In 1997 after the Technical Staff Course of 18 months, I was posted back to my parent unit 75 Medium Regiment. In those days the unit had three batteries, each with different class composition of soldiers. Now it has men from all over India, comprising of all classes. A battery is a sub-unit of an Artillery Regiment consisting of six Guns and about 125 soldiers to operate them along with vehicles, radio sets and other technical equipment.
The Regiment then had an interesting class composition. One battery was of Brahmins (other than those from the Southern and Eastern States of India), the second had Jats and the third was manned by the soldiers from the four Southern States. Management of soldiers in all the batteries differed as their reactions to various situations, their needs, their languages etc were different.
In those days, any Young Officer posted to the Regiment served with each of the batteries for one or two years in order to make them familiarise with the soldiers. I too went through this rotation until I moved out for the Long Gunnery Course for 13 months. On my return from the course in 1990, I was appointed the Battery Commander (BC) of the Brahmin Battery. After two years I moved on posting to a staff appointment and returned after two years, again I was handed over the reins of the Brahmin Battery until I moved out for the Technical Staff Course.
On my return to the Regiment in 1997 after the Technical Staff Course, the unit was located in the high-altitude area (10,000 feet above Sea Level) of Sikkim, where families were not permitted to live with the soldiers or officers. After the customary ‘Dining-in’ in the evening at the Officers’ Mess, our Commanding Officer (CO) Colonel PK Ramachandran spoke welcoming me back into the fold and ordered me to be the BC of the Brahmin Battery. “Oh! Not again” was my instant reply and the CO was a bit puzzled. He later spoke to me in person and I requested that I need a change and I wanted to have the experience of commanding another battery. The CO had his own logical reasoning for his decision and I did accept the same without any remorse as I too got convinced. Col Ramachandran had earlier served throughout his army career with a Regiment which had only Brahmin soldiers and I realised the he exactly knew the ‘horse for the course.’

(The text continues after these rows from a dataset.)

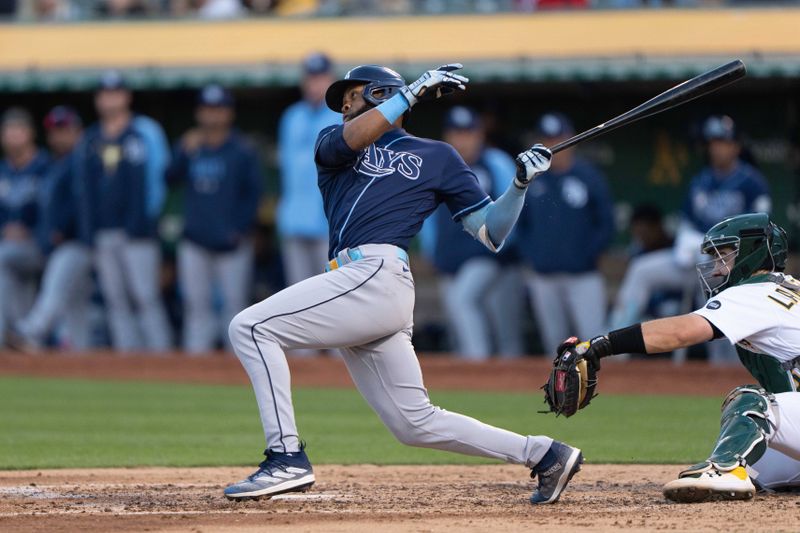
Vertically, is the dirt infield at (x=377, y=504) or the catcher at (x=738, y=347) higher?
the catcher at (x=738, y=347)

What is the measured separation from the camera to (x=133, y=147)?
11.8 meters

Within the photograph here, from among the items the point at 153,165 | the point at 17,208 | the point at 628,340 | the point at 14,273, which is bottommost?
the point at 628,340

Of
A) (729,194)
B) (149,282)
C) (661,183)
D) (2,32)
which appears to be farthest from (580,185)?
(2,32)

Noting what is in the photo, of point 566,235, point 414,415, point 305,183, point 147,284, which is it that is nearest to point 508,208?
point 414,415

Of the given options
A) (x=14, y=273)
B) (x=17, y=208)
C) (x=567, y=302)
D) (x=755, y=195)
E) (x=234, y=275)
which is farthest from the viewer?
(x=14, y=273)

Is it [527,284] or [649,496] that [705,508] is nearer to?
[649,496]

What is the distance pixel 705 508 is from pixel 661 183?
8227 millimetres

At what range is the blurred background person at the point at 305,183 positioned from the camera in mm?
10953

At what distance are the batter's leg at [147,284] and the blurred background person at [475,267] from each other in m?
2.46

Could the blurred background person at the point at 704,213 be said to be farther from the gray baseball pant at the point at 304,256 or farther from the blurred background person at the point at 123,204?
the blurred background person at the point at 123,204

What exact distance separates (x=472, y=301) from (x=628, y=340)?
6.46m

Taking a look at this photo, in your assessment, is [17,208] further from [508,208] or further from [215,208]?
[508,208]

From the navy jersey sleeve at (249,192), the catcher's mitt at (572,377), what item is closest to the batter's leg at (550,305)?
the navy jersey sleeve at (249,192)

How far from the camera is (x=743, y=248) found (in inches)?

The first week I spent at the Regimental Headquarters, carrying out the acclimatisation drills laid down for any soldier on arrival in high-altitude area. Our Battery was located about three km from the Regimental Headquarters. I luckily had two energetic and hardworking officers – Captain Samya Saurav, the Second-in-Command and Lieutenant Manish Wahi, the Gun Position Officer – both are presently Colonels, who effectively commanded their units. I delegated all my duties to the two and they did an excellent job that I hardly ever visited the battery. Our CO wanted me to stay with the Regimental Headquarters to assist him, hence I had to delegate most duties to my junior officers.
After the week long acclimatisation, I decided to pay a visit to the Battery in the morning. When I reached the kitchen area, I found six sheep grazing there. In high-altitude area live sheep are supplied as rations in place of dressed meat. These sheep are called ‘Meat on Hoof (MOH)’ but are mostly ‘Meat on Knees‘ as the sheep are nearly dead after traversing through the difficult mountain roads from the plains. The soldiers usually feed them well for a week to bring them back to life before they are slaughtered.

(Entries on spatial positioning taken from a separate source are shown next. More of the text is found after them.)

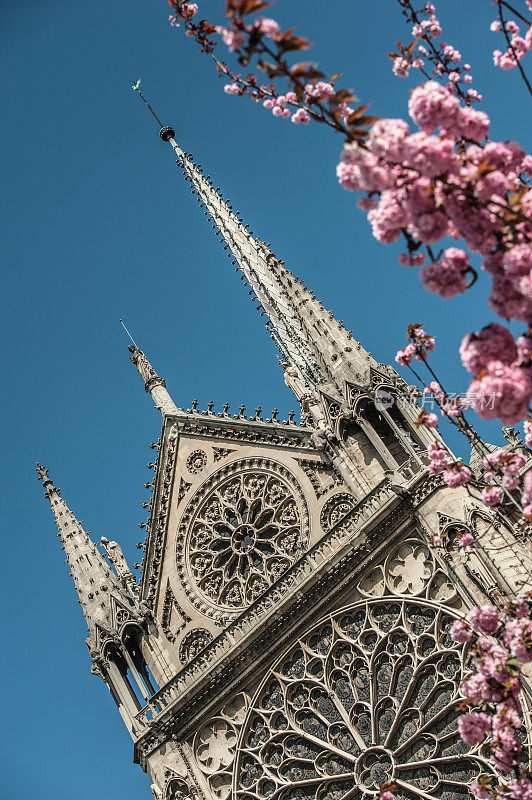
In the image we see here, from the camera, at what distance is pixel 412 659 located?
18812 mm

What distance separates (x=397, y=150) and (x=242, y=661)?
15.3 metres

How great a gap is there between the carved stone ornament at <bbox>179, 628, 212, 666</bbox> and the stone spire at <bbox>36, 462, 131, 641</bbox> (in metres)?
1.90

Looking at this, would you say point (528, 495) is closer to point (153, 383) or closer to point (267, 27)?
point (267, 27)

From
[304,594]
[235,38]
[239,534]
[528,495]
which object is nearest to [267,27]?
[235,38]

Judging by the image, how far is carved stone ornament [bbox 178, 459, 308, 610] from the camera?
74.4 feet

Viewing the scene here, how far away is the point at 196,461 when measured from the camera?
25641 millimetres

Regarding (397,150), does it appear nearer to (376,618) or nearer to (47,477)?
(376,618)

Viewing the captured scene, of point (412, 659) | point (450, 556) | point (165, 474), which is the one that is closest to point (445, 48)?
point (450, 556)

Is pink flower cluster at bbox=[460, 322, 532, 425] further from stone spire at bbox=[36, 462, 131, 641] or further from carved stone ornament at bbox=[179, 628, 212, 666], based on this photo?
stone spire at bbox=[36, 462, 131, 641]

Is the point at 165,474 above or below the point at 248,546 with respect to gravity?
above

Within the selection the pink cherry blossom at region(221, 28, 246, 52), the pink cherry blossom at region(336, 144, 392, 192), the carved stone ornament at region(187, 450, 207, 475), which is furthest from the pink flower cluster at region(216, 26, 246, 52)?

On inquiry I realised the problem of the sheep – the Brahmins did not want to slaughter the animals, but like good soldiers, wanted to partake the meat. I ordered the Havildar Major (Sergeant Major) Kanti Prasad to assemble the entire battery at 12 Noon in front of the kitchen and the BC will slaughter the animal in their presence. After that I went back to my room in the Regimental Headquarters.

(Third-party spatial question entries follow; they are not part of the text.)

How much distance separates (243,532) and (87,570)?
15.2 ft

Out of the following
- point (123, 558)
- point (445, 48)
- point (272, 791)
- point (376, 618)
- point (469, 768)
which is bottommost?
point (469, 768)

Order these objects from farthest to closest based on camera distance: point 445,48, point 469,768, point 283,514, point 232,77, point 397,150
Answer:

In my youth, our household had fowls and animals and whenever I went on vacation, my brothers entrusted me the task of slaughtering. I think I did a good job of it as Amma, a stickler regarding the way the meat is cut, was pretty happy about my job. That was why I was sure that I will do a smart job of slaughtering the animal – if my mother could not find anything wrong – I was damn sure no one on earth could.
By 11 AM, our Havildar Major knocked at my door and reported that the sheep was stewing in the pressure cooker and I need not return to the battery at 12 Noon.